My suggestion is to keep one's image collection on a single drive along with the catalog. Then back-up this drive to one and preferably more drives that may be external or internal drives. The key is that as far as Lightroom is concerned there is one catalog and only a single copy of an image is known to the catalog (i.e. imported).

Whenever someone asks questions like you have my immediate thought is that there is much more to the queries than is obvious. If there are bigger issues informing these questions feel free to raise them and we will help you work the your workflow.

Tony Jay


----------



## Ian.B (Jul 23, 2015)

_keep it simple_ 21tones (where you you blokes finds these names?) 

as usual Tony explained it very well. LR is very different from say PS as we don't need to save as our editing progresses; and every LR edit is removeable. Even when we export the edited file; the edits done to the raw file are still reservable or removable. However the _exported file; say to be printed _will have the edits saved/locked in. If we feel more editing needs to be done we just need to go back the raw file and do whatever is needed and then export again (best to delete the first exported file to save any confusion] Can be hard to understand when coming from a program like PS where we need to be continuing saving; but no saving is just one of the beauties of LR.

Not sure; then experiment with unimportant files. Always handy to have a test/experiment folder of files just for that reason

There is a way (help me Tony ) to transfer  LR edits to the original raw file in windows/finder; _HOWEVER _those edits are still removable. Tony will need to explain the buttons needed as I don't do that. Should I do it Tony?


----------



## Jim Wilde (Jul 23, 2015)

Ian.B said:


> There is a way (help me Tony ) to transfer  LR edits to the original raw file in windows/finder; _HOWEVER _those edits are still removable. Tony will need to explain the buttons needed as I don't do that. Should I do it Tony?



That's not possible, at least not with original proprietary raw files (unless Tony knows of a way). Edits can be "saved" into XMP sidecars, but it would need specialist software to read and interpret those XMP files. Finder and Explorer can't do that.

 It's possible with DNG files to update the embedded preview, which is actually what Finder/Explorer shows, thus giving the appearance of showing the edited file.

________________________________________

WORK REQUIRED:
In the Lightroom thread, what is suggested to be kept on a single drive along with the catalog? The data here has no connection to the Lightroom thread.

ROWS:

________________________________________

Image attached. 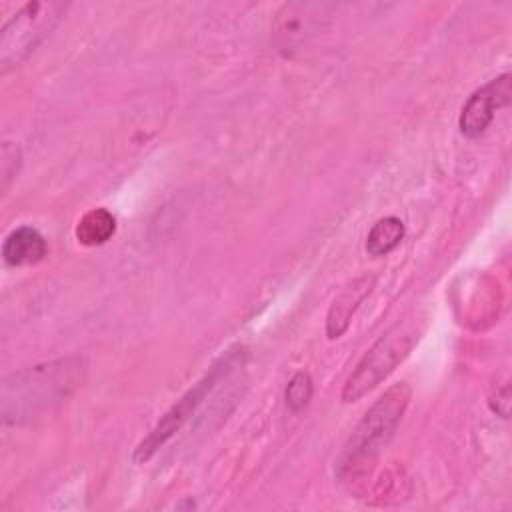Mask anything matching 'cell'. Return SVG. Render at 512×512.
<instances>
[{"instance_id":"cell-1","label":"cell","mask_w":512,"mask_h":512,"mask_svg":"<svg viewBox=\"0 0 512 512\" xmlns=\"http://www.w3.org/2000/svg\"><path fill=\"white\" fill-rule=\"evenodd\" d=\"M84 360L78 356L38 364L8 376L2 384V420L20 424L52 410L84 380Z\"/></svg>"},{"instance_id":"cell-2","label":"cell","mask_w":512,"mask_h":512,"mask_svg":"<svg viewBox=\"0 0 512 512\" xmlns=\"http://www.w3.org/2000/svg\"><path fill=\"white\" fill-rule=\"evenodd\" d=\"M410 400V388L406 382L394 384L388 388L364 414V418L358 422L356 430L348 438L340 458H338V476L348 478L352 474H358L364 470L366 464H370L380 448L392 438L398 422L402 420V414Z\"/></svg>"},{"instance_id":"cell-3","label":"cell","mask_w":512,"mask_h":512,"mask_svg":"<svg viewBox=\"0 0 512 512\" xmlns=\"http://www.w3.org/2000/svg\"><path fill=\"white\" fill-rule=\"evenodd\" d=\"M68 4L58 0L28 2L14 16H10L0 30V70L20 66L36 46L54 30L66 14Z\"/></svg>"},{"instance_id":"cell-4","label":"cell","mask_w":512,"mask_h":512,"mask_svg":"<svg viewBox=\"0 0 512 512\" xmlns=\"http://www.w3.org/2000/svg\"><path fill=\"white\" fill-rule=\"evenodd\" d=\"M418 334L420 330L414 322L396 324L386 334H382L348 376L342 390V400L356 402L374 386H378L410 354L418 342Z\"/></svg>"},{"instance_id":"cell-5","label":"cell","mask_w":512,"mask_h":512,"mask_svg":"<svg viewBox=\"0 0 512 512\" xmlns=\"http://www.w3.org/2000/svg\"><path fill=\"white\" fill-rule=\"evenodd\" d=\"M236 354H226L220 358V362H216L212 366V370L200 380L196 382L180 400H176V404L170 406V410L158 420V424L152 428V432L138 444L136 452H134V460L136 462H146L152 458V454L174 434L182 428V424L194 414V410L202 404V400L208 396V392L214 388V384L218 382V378L222 374H226L232 368V360Z\"/></svg>"},{"instance_id":"cell-6","label":"cell","mask_w":512,"mask_h":512,"mask_svg":"<svg viewBox=\"0 0 512 512\" xmlns=\"http://www.w3.org/2000/svg\"><path fill=\"white\" fill-rule=\"evenodd\" d=\"M510 94H512L510 74H502L490 80L488 84H484L482 88H478L462 108V114L458 120L460 132L468 138L480 136L492 122L494 112L504 104H508Z\"/></svg>"},{"instance_id":"cell-7","label":"cell","mask_w":512,"mask_h":512,"mask_svg":"<svg viewBox=\"0 0 512 512\" xmlns=\"http://www.w3.org/2000/svg\"><path fill=\"white\" fill-rule=\"evenodd\" d=\"M326 4H304L294 2L286 4L282 12L278 14L276 22V38L282 48H292L304 40L306 34H312V30L318 26V16H322V10H326Z\"/></svg>"},{"instance_id":"cell-8","label":"cell","mask_w":512,"mask_h":512,"mask_svg":"<svg viewBox=\"0 0 512 512\" xmlns=\"http://www.w3.org/2000/svg\"><path fill=\"white\" fill-rule=\"evenodd\" d=\"M48 252L44 236L30 226L16 228L2 244V258L8 266H30L40 262Z\"/></svg>"},{"instance_id":"cell-9","label":"cell","mask_w":512,"mask_h":512,"mask_svg":"<svg viewBox=\"0 0 512 512\" xmlns=\"http://www.w3.org/2000/svg\"><path fill=\"white\" fill-rule=\"evenodd\" d=\"M372 284H374V278H358L334 300V304L328 312V318H326L328 338L334 340L344 334L354 310L368 296V292L372 290Z\"/></svg>"},{"instance_id":"cell-10","label":"cell","mask_w":512,"mask_h":512,"mask_svg":"<svg viewBox=\"0 0 512 512\" xmlns=\"http://www.w3.org/2000/svg\"><path fill=\"white\" fill-rule=\"evenodd\" d=\"M116 232V220L106 208H94L86 212L76 226V238L84 246H100L108 242Z\"/></svg>"},{"instance_id":"cell-11","label":"cell","mask_w":512,"mask_h":512,"mask_svg":"<svg viewBox=\"0 0 512 512\" xmlns=\"http://www.w3.org/2000/svg\"><path fill=\"white\" fill-rule=\"evenodd\" d=\"M404 222L396 216L380 218L368 232L366 252L370 256H386L390 254L404 238Z\"/></svg>"},{"instance_id":"cell-12","label":"cell","mask_w":512,"mask_h":512,"mask_svg":"<svg viewBox=\"0 0 512 512\" xmlns=\"http://www.w3.org/2000/svg\"><path fill=\"white\" fill-rule=\"evenodd\" d=\"M312 398V380L306 372H298L294 374V378L288 382L286 388V406L292 412H300L308 400Z\"/></svg>"},{"instance_id":"cell-13","label":"cell","mask_w":512,"mask_h":512,"mask_svg":"<svg viewBox=\"0 0 512 512\" xmlns=\"http://www.w3.org/2000/svg\"><path fill=\"white\" fill-rule=\"evenodd\" d=\"M20 166V150L18 146H14L12 142H4L2 144V182H4V190L10 184V178L16 176Z\"/></svg>"}]
</instances>
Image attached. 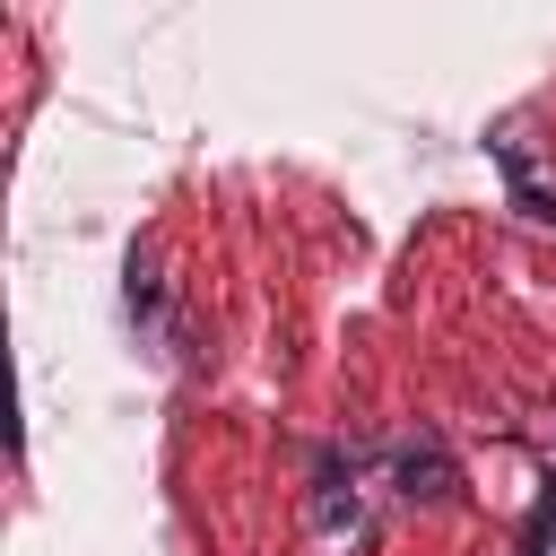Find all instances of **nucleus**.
Returning a JSON list of instances; mask_svg holds the SVG:
<instances>
[{"instance_id": "1", "label": "nucleus", "mask_w": 556, "mask_h": 556, "mask_svg": "<svg viewBox=\"0 0 556 556\" xmlns=\"http://www.w3.org/2000/svg\"><path fill=\"white\" fill-rule=\"evenodd\" d=\"M556 539V486H539V513H530V556H547Z\"/></svg>"}]
</instances>
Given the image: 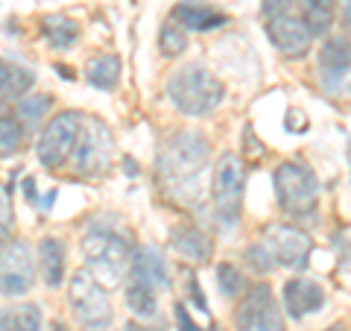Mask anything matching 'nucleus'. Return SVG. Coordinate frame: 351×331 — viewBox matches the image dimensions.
Segmentation results:
<instances>
[{"mask_svg": "<svg viewBox=\"0 0 351 331\" xmlns=\"http://www.w3.org/2000/svg\"><path fill=\"white\" fill-rule=\"evenodd\" d=\"M176 319H179V331H202V328L191 319V314L184 311V305H176Z\"/></svg>", "mask_w": 351, "mask_h": 331, "instance_id": "obj_32", "label": "nucleus"}, {"mask_svg": "<svg viewBox=\"0 0 351 331\" xmlns=\"http://www.w3.org/2000/svg\"><path fill=\"white\" fill-rule=\"evenodd\" d=\"M120 73H123L120 59L114 53H103V56L91 59V65L85 68V80L94 88H100V91H114L117 82H120Z\"/></svg>", "mask_w": 351, "mask_h": 331, "instance_id": "obj_21", "label": "nucleus"}, {"mask_svg": "<svg viewBox=\"0 0 351 331\" xmlns=\"http://www.w3.org/2000/svg\"><path fill=\"white\" fill-rule=\"evenodd\" d=\"M68 299H71V308H73V317L80 319L85 328L91 331H106L112 326V302L103 290V284L94 279L91 270H76L71 275V284H68Z\"/></svg>", "mask_w": 351, "mask_h": 331, "instance_id": "obj_6", "label": "nucleus"}, {"mask_svg": "<svg viewBox=\"0 0 351 331\" xmlns=\"http://www.w3.org/2000/svg\"><path fill=\"white\" fill-rule=\"evenodd\" d=\"M316 65H319V82L328 91H339L351 71V41L346 36H328Z\"/></svg>", "mask_w": 351, "mask_h": 331, "instance_id": "obj_13", "label": "nucleus"}, {"mask_svg": "<svg viewBox=\"0 0 351 331\" xmlns=\"http://www.w3.org/2000/svg\"><path fill=\"white\" fill-rule=\"evenodd\" d=\"M38 267L47 288H59L64 279V244L59 238H41L38 244Z\"/></svg>", "mask_w": 351, "mask_h": 331, "instance_id": "obj_18", "label": "nucleus"}, {"mask_svg": "<svg viewBox=\"0 0 351 331\" xmlns=\"http://www.w3.org/2000/svg\"><path fill=\"white\" fill-rule=\"evenodd\" d=\"M126 331H164V328H161V326L149 328V326H141V323H129V326H126Z\"/></svg>", "mask_w": 351, "mask_h": 331, "instance_id": "obj_35", "label": "nucleus"}, {"mask_svg": "<svg viewBox=\"0 0 351 331\" xmlns=\"http://www.w3.org/2000/svg\"><path fill=\"white\" fill-rule=\"evenodd\" d=\"M36 284V267L27 240L9 238L0 247V293L3 296H24Z\"/></svg>", "mask_w": 351, "mask_h": 331, "instance_id": "obj_11", "label": "nucleus"}, {"mask_svg": "<svg viewBox=\"0 0 351 331\" xmlns=\"http://www.w3.org/2000/svg\"><path fill=\"white\" fill-rule=\"evenodd\" d=\"M263 244H267L272 258H276V264H281V267L307 270V264H311L313 240L307 238L299 226L272 223V226L263 229Z\"/></svg>", "mask_w": 351, "mask_h": 331, "instance_id": "obj_12", "label": "nucleus"}, {"mask_svg": "<svg viewBox=\"0 0 351 331\" xmlns=\"http://www.w3.org/2000/svg\"><path fill=\"white\" fill-rule=\"evenodd\" d=\"M243 258L249 264V270H255L258 275H267V273L276 270V258H272V252L267 249V244H252L243 252Z\"/></svg>", "mask_w": 351, "mask_h": 331, "instance_id": "obj_29", "label": "nucleus"}, {"mask_svg": "<svg viewBox=\"0 0 351 331\" xmlns=\"http://www.w3.org/2000/svg\"><path fill=\"white\" fill-rule=\"evenodd\" d=\"M243 187H246L243 161L234 152H223L214 164V182H211L214 217L223 231L237 226L240 212H243Z\"/></svg>", "mask_w": 351, "mask_h": 331, "instance_id": "obj_5", "label": "nucleus"}, {"mask_svg": "<svg viewBox=\"0 0 351 331\" xmlns=\"http://www.w3.org/2000/svg\"><path fill=\"white\" fill-rule=\"evenodd\" d=\"M170 247L176 249V255H182L184 261H191V264L211 261V252H214L211 238H208L202 229H196V226H176L170 231Z\"/></svg>", "mask_w": 351, "mask_h": 331, "instance_id": "obj_16", "label": "nucleus"}, {"mask_svg": "<svg viewBox=\"0 0 351 331\" xmlns=\"http://www.w3.org/2000/svg\"><path fill=\"white\" fill-rule=\"evenodd\" d=\"M0 331H41V308L32 302L0 308Z\"/></svg>", "mask_w": 351, "mask_h": 331, "instance_id": "obj_20", "label": "nucleus"}, {"mask_svg": "<svg viewBox=\"0 0 351 331\" xmlns=\"http://www.w3.org/2000/svg\"><path fill=\"white\" fill-rule=\"evenodd\" d=\"M32 82H36V76H32L27 68L0 59V103L12 100V97H24L32 88Z\"/></svg>", "mask_w": 351, "mask_h": 331, "instance_id": "obj_22", "label": "nucleus"}, {"mask_svg": "<svg viewBox=\"0 0 351 331\" xmlns=\"http://www.w3.org/2000/svg\"><path fill=\"white\" fill-rule=\"evenodd\" d=\"M167 97L182 115L202 117V115H211L214 109L223 106L226 85L208 68H202L199 62H193V65L179 68L167 80Z\"/></svg>", "mask_w": 351, "mask_h": 331, "instance_id": "obj_3", "label": "nucleus"}, {"mask_svg": "<svg viewBox=\"0 0 351 331\" xmlns=\"http://www.w3.org/2000/svg\"><path fill=\"white\" fill-rule=\"evenodd\" d=\"M208 168V138L196 129H182L167 138L158 152L156 176L161 191L179 205H196Z\"/></svg>", "mask_w": 351, "mask_h": 331, "instance_id": "obj_1", "label": "nucleus"}, {"mask_svg": "<svg viewBox=\"0 0 351 331\" xmlns=\"http://www.w3.org/2000/svg\"><path fill=\"white\" fill-rule=\"evenodd\" d=\"M325 331H346L343 326H331V328H325Z\"/></svg>", "mask_w": 351, "mask_h": 331, "instance_id": "obj_36", "label": "nucleus"}, {"mask_svg": "<svg viewBox=\"0 0 351 331\" xmlns=\"http://www.w3.org/2000/svg\"><path fill=\"white\" fill-rule=\"evenodd\" d=\"M217 282H219V293H223L226 299H237V296L246 290V275L240 273V267H234V264H228V261H223L217 267Z\"/></svg>", "mask_w": 351, "mask_h": 331, "instance_id": "obj_28", "label": "nucleus"}, {"mask_svg": "<svg viewBox=\"0 0 351 331\" xmlns=\"http://www.w3.org/2000/svg\"><path fill=\"white\" fill-rule=\"evenodd\" d=\"M234 328L237 331H284L281 308L272 296L269 284H255L249 288L243 302L234 311Z\"/></svg>", "mask_w": 351, "mask_h": 331, "instance_id": "obj_10", "label": "nucleus"}, {"mask_svg": "<svg viewBox=\"0 0 351 331\" xmlns=\"http://www.w3.org/2000/svg\"><path fill=\"white\" fill-rule=\"evenodd\" d=\"M50 106H53V100L47 94H29V97H21V100H18L15 115L21 120V126H24L27 132H32L44 117H47Z\"/></svg>", "mask_w": 351, "mask_h": 331, "instance_id": "obj_25", "label": "nucleus"}, {"mask_svg": "<svg viewBox=\"0 0 351 331\" xmlns=\"http://www.w3.org/2000/svg\"><path fill=\"white\" fill-rule=\"evenodd\" d=\"M276 196L278 205L295 220H311L319 208V179L302 161H281L276 168Z\"/></svg>", "mask_w": 351, "mask_h": 331, "instance_id": "obj_4", "label": "nucleus"}, {"mask_svg": "<svg viewBox=\"0 0 351 331\" xmlns=\"http://www.w3.org/2000/svg\"><path fill=\"white\" fill-rule=\"evenodd\" d=\"M41 36L47 38L53 50H68L80 38V24L64 15H44L41 18Z\"/></svg>", "mask_w": 351, "mask_h": 331, "instance_id": "obj_19", "label": "nucleus"}, {"mask_svg": "<svg viewBox=\"0 0 351 331\" xmlns=\"http://www.w3.org/2000/svg\"><path fill=\"white\" fill-rule=\"evenodd\" d=\"M80 129H82V115L76 112H59L53 120H47V126H44L38 138V161L44 168H62L73 156Z\"/></svg>", "mask_w": 351, "mask_h": 331, "instance_id": "obj_9", "label": "nucleus"}, {"mask_svg": "<svg viewBox=\"0 0 351 331\" xmlns=\"http://www.w3.org/2000/svg\"><path fill=\"white\" fill-rule=\"evenodd\" d=\"M15 226V212H12V196H9V187H0V247L9 240Z\"/></svg>", "mask_w": 351, "mask_h": 331, "instance_id": "obj_30", "label": "nucleus"}, {"mask_svg": "<svg viewBox=\"0 0 351 331\" xmlns=\"http://www.w3.org/2000/svg\"><path fill=\"white\" fill-rule=\"evenodd\" d=\"M299 3H302V15L307 21V27H311L313 38L328 36L334 27V12H337L334 0H299Z\"/></svg>", "mask_w": 351, "mask_h": 331, "instance_id": "obj_23", "label": "nucleus"}, {"mask_svg": "<svg viewBox=\"0 0 351 331\" xmlns=\"http://www.w3.org/2000/svg\"><path fill=\"white\" fill-rule=\"evenodd\" d=\"M21 141H24V126L15 112L0 103V156H15L21 150Z\"/></svg>", "mask_w": 351, "mask_h": 331, "instance_id": "obj_26", "label": "nucleus"}, {"mask_svg": "<svg viewBox=\"0 0 351 331\" xmlns=\"http://www.w3.org/2000/svg\"><path fill=\"white\" fill-rule=\"evenodd\" d=\"M82 255L91 275L106 288H117L123 284L129 264H132V252L126 238L108 223H91L82 235Z\"/></svg>", "mask_w": 351, "mask_h": 331, "instance_id": "obj_2", "label": "nucleus"}, {"mask_svg": "<svg viewBox=\"0 0 351 331\" xmlns=\"http://www.w3.org/2000/svg\"><path fill=\"white\" fill-rule=\"evenodd\" d=\"M24 187H27V200H29V203H36V196H38V191H36V182L27 179V182H24Z\"/></svg>", "mask_w": 351, "mask_h": 331, "instance_id": "obj_34", "label": "nucleus"}, {"mask_svg": "<svg viewBox=\"0 0 351 331\" xmlns=\"http://www.w3.org/2000/svg\"><path fill=\"white\" fill-rule=\"evenodd\" d=\"M281 296H284V308H287V314L293 319L311 317L316 311H322V305H325L322 284L313 279H287Z\"/></svg>", "mask_w": 351, "mask_h": 331, "instance_id": "obj_15", "label": "nucleus"}, {"mask_svg": "<svg viewBox=\"0 0 351 331\" xmlns=\"http://www.w3.org/2000/svg\"><path fill=\"white\" fill-rule=\"evenodd\" d=\"M112 152H114V138L108 126L97 117H82L80 141L73 150V168L80 176H103L112 168Z\"/></svg>", "mask_w": 351, "mask_h": 331, "instance_id": "obj_7", "label": "nucleus"}, {"mask_svg": "<svg viewBox=\"0 0 351 331\" xmlns=\"http://www.w3.org/2000/svg\"><path fill=\"white\" fill-rule=\"evenodd\" d=\"M295 3H299V0H263L261 12H263V18H269L276 12H284V9H293Z\"/></svg>", "mask_w": 351, "mask_h": 331, "instance_id": "obj_31", "label": "nucleus"}, {"mask_svg": "<svg viewBox=\"0 0 351 331\" xmlns=\"http://www.w3.org/2000/svg\"><path fill=\"white\" fill-rule=\"evenodd\" d=\"M267 21V38L272 41V47L278 53H284L287 59H304L307 50L313 44V32L307 27V21L302 15V6H293V9H284V12H276Z\"/></svg>", "mask_w": 351, "mask_h": 331, "instance_id": "obj_8", "label": "nucleus"}, {"mask_svg": "<svg viewBox=\"0 0 351 331\" xmlns=\"http://www.w3.org/2000/svg\"><path fill=\"white\" fill-rule=\"evenodd\" d=\"M129 279H135L141 284H147L152 290H167L170 288V273H167V261H164L158 247L141 244L132 249V264H129Z\"/></svg>", "mask_w": 351, "mask_h": 331, "instance_id": "obj_14", "label": "nucleus"}, {"mask_svg": "<svg viewBox=\"0 0 351 331\" xmlns=\"http://www.w3.org/2000/svg\"><path fill=\"white\" fill-rule=\"evenodd\" d=\"M158 50H161V56H167V59L182 56V53L188 50V32L176 24V21H167L158 36Z\"/></svg>", "mask_w": 351, "mask_h": 331, "instance_id": "obj_27", "label": "nucleus"}, {"mask_svg": "<svg viewBox=\"0 0 351 331\" xmlns=\"http://www.w3.org/2000/svg\"><path fill=\"white\" fill-rule=\"evenodd\" d=\"M337 9H339V21H343L346 32L351 36V0H337Z\"/></svg>", "mask_w": 351, "mask_h": 331, "instance_id": "obj_33", "label": "nucleus"}, {"mask_svg": "<svg viewBox=\"0 0 351 331\" xmlns=\"http://www.w3.org/2000/svg\"><path fill=\"white\" fill-rule=\"evenodd\" d=\"M126 305L138 319H152L156 311H158L156 290L147 288V284H141V282H135V279H129V284H126Z\"/></svg>", "mask_w": 351, "mask_h": 331, "instance_id": "obj_24", "label": "nucleus"}, {"mask_svg": "<svg viewBox=\"0 0 351 331\" xmlns=\"http://www.w3.org/2000/svg\"><path fill=\"white\" fill-rule=\"evenodd\" d=\"M170 21H176L182 30H196V32H211L217 27L226 24V15L219 12V9L208 6V3H176Z\"/></svg>", "mask_w": 351, "mask_h": 331, "instance_id": "obj_17", "label": "nucleus"}]
</instances>
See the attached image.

________________________________________

RESPONSE:
One's image collection.